### COSA FARE:
- A) Nel testo sulla longevità umana, in quale anno il Ministero giapponese della salute, del lavoro e del welfare ha limitato i dati pubblicamente accessibili?
- B) Trascrivi parola per parola il passo del testo sulla longevità umana che va da "La fine della" fino a "continuerà ad allungarsi." incluso.

### TESTO IN ESAME:
——

Vita umana, può essere più lunga di così? | Wired Italia



Da Wired.it :

Il miglior repertorio mondiale di dati sulla mortalità è lo Human Mortality Database, che però raggruppa tutti gli over 110 in un’unica categoria. C’è poi l’International Database on Longevity (IDL), una banca dati di persone vive e decedute che hanno raggiunto o superato i centocinque anni, alla cui creazione Robine ha collaborato nel 2010. Nel suo momento d’oro, l’IDL è arrivato a contenere dati provenienti da 15 paesi, ma l’inasprimento delle norme sulla privacy ha reso la copertura recente più frammentaria. Alcuni paesi hanno parzialmente ritirato le informazioni condivise.

Il Giappone, per esempio, ha il record mondiale di centenari pro capite, ma nel 2007 il Ministero della salute, del lavoro e del welfare ha limitato i dati pubblicamente accessibili, con la conseguenza che uno dei più ricchi bacini di superanziani al mondo ha smesso di fornire dati utili. E nei paesi che ancora ne producono convalidare e reperire certificati di nascita che possono risalire anche all’inizio del diciannovesimo secolo è ancora una procedura laboriosa e frustrante. Per verificare l’età di Jeanne Calment, Robine ha interrogato la supercentenaria sui suoi primi anni di vita, per poi incrociare le risposte con registri ecclesiastici, dati di censimenti e certificati di morte. Nonostante ciò, l’IDL documenta poco meno di diciannovemila persone, tra vive e morte, provenienti da tredici paesi. Ma per Robine è indispensabile raccogliere più dati.

La fine della ricerca sulla longevità

Il suo amico Jay Olshansky, epidemiologo dell’università dell’Illinois a Chicago, la pensa diversamente. “Che il tasso di mortalità si stabilizzi o continui a salire probabilmente è irrilevante”, afferma. Il fatto stesso che dopo i centodieci anni sia così difficile calcolare tassi di mortalità attendibili ci dice tutto ciò che c’è da sapere sui limiti della longevità umana: i supercentenari sono così pochi perché quel limite l’abbiamo raggiunto. Jeanne Calment, unico individuo ad aver superato i centoventi anni, non è altro che un’eccezione statistica, dice Olshansky. Altri potrebbero battere il suo record di qualche anno, ma non vuol dire che la vita umana continuerà ad allungarsi.

——

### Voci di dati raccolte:
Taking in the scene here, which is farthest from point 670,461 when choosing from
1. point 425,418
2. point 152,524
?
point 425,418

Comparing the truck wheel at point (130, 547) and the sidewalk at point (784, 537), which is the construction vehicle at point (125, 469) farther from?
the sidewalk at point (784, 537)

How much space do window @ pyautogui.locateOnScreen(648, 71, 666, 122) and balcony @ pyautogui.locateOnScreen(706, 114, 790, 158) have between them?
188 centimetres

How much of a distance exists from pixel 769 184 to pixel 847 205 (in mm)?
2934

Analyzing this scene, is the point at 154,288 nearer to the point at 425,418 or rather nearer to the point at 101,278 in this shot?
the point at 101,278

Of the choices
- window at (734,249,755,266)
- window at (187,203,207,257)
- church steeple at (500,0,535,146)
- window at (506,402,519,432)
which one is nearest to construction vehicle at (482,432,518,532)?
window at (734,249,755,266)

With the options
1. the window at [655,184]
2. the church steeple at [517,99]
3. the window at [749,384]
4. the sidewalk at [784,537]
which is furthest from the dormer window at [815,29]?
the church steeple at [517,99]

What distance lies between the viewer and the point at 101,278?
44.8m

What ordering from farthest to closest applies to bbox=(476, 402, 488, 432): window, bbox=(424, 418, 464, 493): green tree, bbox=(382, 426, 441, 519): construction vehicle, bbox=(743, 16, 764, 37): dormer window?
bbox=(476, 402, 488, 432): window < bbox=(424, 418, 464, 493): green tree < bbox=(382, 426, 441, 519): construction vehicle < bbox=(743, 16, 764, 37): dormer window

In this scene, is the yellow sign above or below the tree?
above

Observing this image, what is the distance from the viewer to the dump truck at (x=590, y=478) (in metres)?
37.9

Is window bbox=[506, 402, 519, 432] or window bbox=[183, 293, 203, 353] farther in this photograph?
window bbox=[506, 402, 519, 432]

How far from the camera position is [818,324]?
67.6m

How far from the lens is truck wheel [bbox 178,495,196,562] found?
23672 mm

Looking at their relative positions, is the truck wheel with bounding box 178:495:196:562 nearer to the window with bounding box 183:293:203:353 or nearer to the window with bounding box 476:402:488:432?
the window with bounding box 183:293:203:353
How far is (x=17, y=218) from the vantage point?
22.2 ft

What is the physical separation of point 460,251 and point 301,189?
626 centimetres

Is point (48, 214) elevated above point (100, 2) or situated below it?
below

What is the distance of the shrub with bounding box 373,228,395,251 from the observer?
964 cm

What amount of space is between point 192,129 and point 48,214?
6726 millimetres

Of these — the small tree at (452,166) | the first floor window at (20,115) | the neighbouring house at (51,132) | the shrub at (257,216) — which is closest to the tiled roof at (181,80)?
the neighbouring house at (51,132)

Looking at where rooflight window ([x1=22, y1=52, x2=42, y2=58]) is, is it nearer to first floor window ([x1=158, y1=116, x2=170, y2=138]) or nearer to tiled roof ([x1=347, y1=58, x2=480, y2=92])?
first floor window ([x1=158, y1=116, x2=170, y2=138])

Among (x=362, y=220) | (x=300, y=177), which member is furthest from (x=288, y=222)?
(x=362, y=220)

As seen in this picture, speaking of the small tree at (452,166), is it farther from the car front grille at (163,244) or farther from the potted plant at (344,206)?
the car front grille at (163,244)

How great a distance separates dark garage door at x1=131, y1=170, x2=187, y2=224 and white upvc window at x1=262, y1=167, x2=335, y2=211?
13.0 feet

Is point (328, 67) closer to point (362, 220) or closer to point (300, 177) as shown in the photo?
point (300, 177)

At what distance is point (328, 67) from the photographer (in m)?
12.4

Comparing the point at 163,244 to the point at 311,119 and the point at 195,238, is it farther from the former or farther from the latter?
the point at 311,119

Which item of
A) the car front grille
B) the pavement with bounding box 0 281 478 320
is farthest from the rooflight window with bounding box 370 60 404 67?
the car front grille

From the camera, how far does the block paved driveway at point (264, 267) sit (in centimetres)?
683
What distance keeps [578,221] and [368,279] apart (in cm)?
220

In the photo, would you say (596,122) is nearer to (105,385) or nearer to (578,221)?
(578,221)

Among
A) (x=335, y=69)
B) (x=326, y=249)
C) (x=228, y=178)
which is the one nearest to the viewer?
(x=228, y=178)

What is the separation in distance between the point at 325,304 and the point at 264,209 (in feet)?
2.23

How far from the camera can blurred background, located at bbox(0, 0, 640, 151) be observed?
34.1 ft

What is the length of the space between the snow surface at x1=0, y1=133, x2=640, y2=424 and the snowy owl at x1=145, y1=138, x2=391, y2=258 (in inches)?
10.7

——

### RISULTATI DEI COMPITI:
- A) Nel 2007.

- B)
La fine della ricerca sulla longevità

Il suo amico Jay Olshansky, epidemiologo dell’università dell’Illinois a Chicago, la pensa diversamente. “Che il tasso di mortalità si stabilizzi o continui a salire probabilmente è irrilevante”, afferma. Il fatto stesso che dopo i centodieci anni sia così difficile calcolare tassi di mortalità attendibili ci dice tutto ciò che c’è da sapere sui limiti della longevità umana: i supercentenari sono così pochi perché quel limite l’abbiamo raggiunto. Jeanne Calment, unico individuo ad aver superato i centoventi anni, non è altro che un’eccezione statistica, dice Olshansky. Altri potrebbero battere il suo record di qualche anno, ma non vuol dire che la vita umana continuerà ad allungarsi.